Other than habitual interference in the British immigration system, he did the outrageous thing of campaigning in an election in India: for the infamous Alemao family in Goa in 2012.
He has a reputation for fixing things, and this draws a type of Indian businessman or politician to him.
Yet, does this template help India and India’s foreign policy? No.
It is worth noting that though Vaz retained his Leicester East seat, his model of diaspora politics failed spectacularly in this summer’s British general election.
He was among Ed Miliband’s key advisers in a campaign that resorted to old style diaspora slicing and dicing, ignoring the aspirational middle classes, being fixated on traditional vote managers, and obsessing with balancing the Pakistani Muslims there with the Indian Hindus here and the Bangladeshis elsewhere.
It didn’t work.

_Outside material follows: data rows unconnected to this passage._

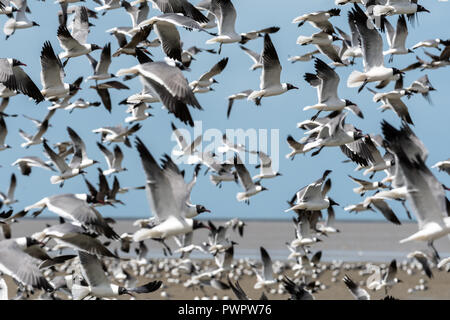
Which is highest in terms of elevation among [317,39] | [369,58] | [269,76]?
[317,39]

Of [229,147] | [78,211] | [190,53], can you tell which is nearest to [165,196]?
[78,211]

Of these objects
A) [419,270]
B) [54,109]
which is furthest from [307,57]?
[419,270]

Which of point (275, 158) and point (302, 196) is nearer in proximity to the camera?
point (302, 196)

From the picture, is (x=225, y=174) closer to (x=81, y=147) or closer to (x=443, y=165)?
(x=81, y=147)

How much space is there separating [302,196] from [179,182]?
4.76 metres

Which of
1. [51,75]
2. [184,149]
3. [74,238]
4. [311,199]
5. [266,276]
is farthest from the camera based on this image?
[184,149]

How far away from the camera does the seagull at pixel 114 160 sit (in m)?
18.4

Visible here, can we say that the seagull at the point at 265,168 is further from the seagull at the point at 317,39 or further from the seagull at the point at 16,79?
the seagull at the point at 16,79

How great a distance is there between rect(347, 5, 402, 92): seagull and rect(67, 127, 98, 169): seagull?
20.3 feet

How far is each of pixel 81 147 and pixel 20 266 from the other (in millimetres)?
7468

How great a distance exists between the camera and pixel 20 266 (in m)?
9.48

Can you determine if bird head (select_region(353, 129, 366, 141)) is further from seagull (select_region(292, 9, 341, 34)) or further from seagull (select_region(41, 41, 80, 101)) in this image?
seagull (select_region(41, 41, 80, 101))
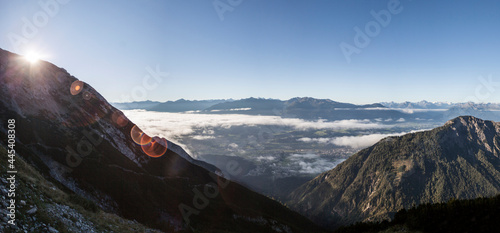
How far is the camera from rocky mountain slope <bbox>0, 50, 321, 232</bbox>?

In contrast, David Cameron and the Conservatives bet on an emergent and much more wholesome political constituency.
It was constructed of middle-class folk of Indian ancestry and origin, with white collar jobs and small businesses and an intense desire to be part of and to shape mainstream identity in a New Britain — rather than be typecast as an ‘ethnic minority’ with a perennially limited footprint.
In the end, Cameron was right and Vaz and Miliband were wrong. The Indian constituency in Britain that represents the salient and prominent trends of the diaspora is not the one Vaz says he speaks for.
It is with the Conservatives for the moment. In a future election, under a more sensible, centrist and electable Labour leadership, and with a more credible party envoy than Vaz, this constituency may well swing to the Labour Party.
It is this constituency and this political stream that Indian diplomats, politicians and foreign-policy strategists need to interact with. It is this constituency that has influence and gets a hearing in the corridors of power, or in the city for that matter.
It is this constituency that is an optimum and a contemporary link between New Delhi and London. Vaz in Britain, like countless ‘unclejis’ in America, is yesterday’s story.
Diaspora politics has undergone a paradigm shift. Unfortunately, not everyone back home in Lutyens’ city seems to have quite realised that.
Ashok Malik is a Delhi-based political commentator.